----- Task material
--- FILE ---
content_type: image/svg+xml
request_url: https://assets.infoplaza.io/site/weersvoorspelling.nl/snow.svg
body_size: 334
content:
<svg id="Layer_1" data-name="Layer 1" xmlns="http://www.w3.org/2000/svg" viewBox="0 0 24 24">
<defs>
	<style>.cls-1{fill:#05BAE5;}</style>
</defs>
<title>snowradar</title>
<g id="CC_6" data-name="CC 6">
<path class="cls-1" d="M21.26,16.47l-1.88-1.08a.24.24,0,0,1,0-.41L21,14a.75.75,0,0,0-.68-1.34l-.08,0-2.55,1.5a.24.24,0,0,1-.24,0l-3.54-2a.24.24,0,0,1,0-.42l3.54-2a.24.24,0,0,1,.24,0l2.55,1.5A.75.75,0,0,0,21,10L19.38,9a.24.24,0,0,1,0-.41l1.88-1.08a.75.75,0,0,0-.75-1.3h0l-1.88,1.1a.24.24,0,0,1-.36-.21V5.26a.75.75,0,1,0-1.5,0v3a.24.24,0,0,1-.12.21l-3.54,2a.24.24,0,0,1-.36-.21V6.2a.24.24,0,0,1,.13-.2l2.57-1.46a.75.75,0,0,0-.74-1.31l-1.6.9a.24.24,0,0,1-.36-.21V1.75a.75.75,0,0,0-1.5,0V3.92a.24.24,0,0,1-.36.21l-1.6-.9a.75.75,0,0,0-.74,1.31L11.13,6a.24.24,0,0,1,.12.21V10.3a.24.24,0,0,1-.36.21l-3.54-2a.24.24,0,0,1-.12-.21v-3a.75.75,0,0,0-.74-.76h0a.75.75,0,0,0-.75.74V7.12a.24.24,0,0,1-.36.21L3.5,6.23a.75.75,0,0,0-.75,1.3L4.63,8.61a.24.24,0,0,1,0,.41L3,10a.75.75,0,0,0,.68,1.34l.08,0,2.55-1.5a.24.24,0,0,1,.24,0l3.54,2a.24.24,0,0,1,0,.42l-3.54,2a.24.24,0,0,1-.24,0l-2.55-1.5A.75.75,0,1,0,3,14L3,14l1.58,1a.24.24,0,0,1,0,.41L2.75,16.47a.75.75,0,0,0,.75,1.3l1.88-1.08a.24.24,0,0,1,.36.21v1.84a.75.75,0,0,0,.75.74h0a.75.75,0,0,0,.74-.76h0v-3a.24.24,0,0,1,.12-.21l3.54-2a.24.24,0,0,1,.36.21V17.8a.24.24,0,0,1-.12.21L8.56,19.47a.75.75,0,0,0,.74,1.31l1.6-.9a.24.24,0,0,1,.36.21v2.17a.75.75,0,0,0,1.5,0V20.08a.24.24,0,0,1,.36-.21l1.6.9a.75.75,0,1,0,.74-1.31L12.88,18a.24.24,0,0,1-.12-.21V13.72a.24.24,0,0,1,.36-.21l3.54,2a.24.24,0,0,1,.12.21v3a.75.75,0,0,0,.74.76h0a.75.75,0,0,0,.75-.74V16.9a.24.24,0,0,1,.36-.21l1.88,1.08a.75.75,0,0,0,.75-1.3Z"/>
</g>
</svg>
----------
Task: Copy every line where the word "name" is present in the entries above.

Response box:
<svg id="Layer_1" data-name="Layer 1" xmlns="http://www.w3.org/2000/svg" viewBox="0 0 24 24">
<g id="CC_6" data-name="CC 6">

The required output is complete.